=== Entries shown ===

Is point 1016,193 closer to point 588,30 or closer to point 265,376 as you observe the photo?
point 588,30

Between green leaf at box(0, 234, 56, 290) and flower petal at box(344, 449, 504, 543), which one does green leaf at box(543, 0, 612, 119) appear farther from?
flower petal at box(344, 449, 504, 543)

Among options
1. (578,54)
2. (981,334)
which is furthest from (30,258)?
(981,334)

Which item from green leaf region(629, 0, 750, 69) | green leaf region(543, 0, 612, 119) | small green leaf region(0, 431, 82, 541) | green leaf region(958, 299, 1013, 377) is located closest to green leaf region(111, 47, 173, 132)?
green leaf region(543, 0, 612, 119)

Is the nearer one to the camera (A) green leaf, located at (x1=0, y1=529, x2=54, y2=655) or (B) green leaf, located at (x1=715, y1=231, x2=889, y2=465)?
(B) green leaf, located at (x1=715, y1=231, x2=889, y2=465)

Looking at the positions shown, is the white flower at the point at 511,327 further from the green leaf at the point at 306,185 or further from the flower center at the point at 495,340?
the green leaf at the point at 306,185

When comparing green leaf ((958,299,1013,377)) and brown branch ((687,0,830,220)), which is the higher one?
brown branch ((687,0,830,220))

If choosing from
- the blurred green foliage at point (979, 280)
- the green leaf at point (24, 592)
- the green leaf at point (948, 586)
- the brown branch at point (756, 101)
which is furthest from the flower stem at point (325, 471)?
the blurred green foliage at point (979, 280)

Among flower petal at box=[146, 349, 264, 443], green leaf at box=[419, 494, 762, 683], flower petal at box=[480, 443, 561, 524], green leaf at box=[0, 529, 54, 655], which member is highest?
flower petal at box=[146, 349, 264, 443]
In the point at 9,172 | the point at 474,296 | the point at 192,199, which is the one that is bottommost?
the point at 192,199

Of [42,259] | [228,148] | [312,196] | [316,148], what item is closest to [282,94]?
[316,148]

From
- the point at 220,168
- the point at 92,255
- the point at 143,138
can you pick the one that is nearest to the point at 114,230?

===

**Stated goal:** Can you update the records from the line that contains "Among flower petal" through the end of the records, changing "bottommost" to "lowest" and leaving everything else the same?

**Exercise result:**
Among flower petal at box=[146, 349, 264, 443], green leaf at box=[419, 494, 762, 683], flower petal at box=[480, 443, 561, 524], green leaf at box=[0, 529, 54, 655], which member is highest?
flower petal at box=[146, 349, 264, 443]
In the point at 9,172 | the point at 474,296 | the point at 192,199, which is the one that is lowest?
the point at 192,199

Of [42,259] | [228,148] | [312,196] | [316,148], what item is closest to [282,94]?
[316,148]

From
- the point at 220,168
- the point at 92,255
- the point at 143,138
can you pick the one that is nearest to the point at 114,230?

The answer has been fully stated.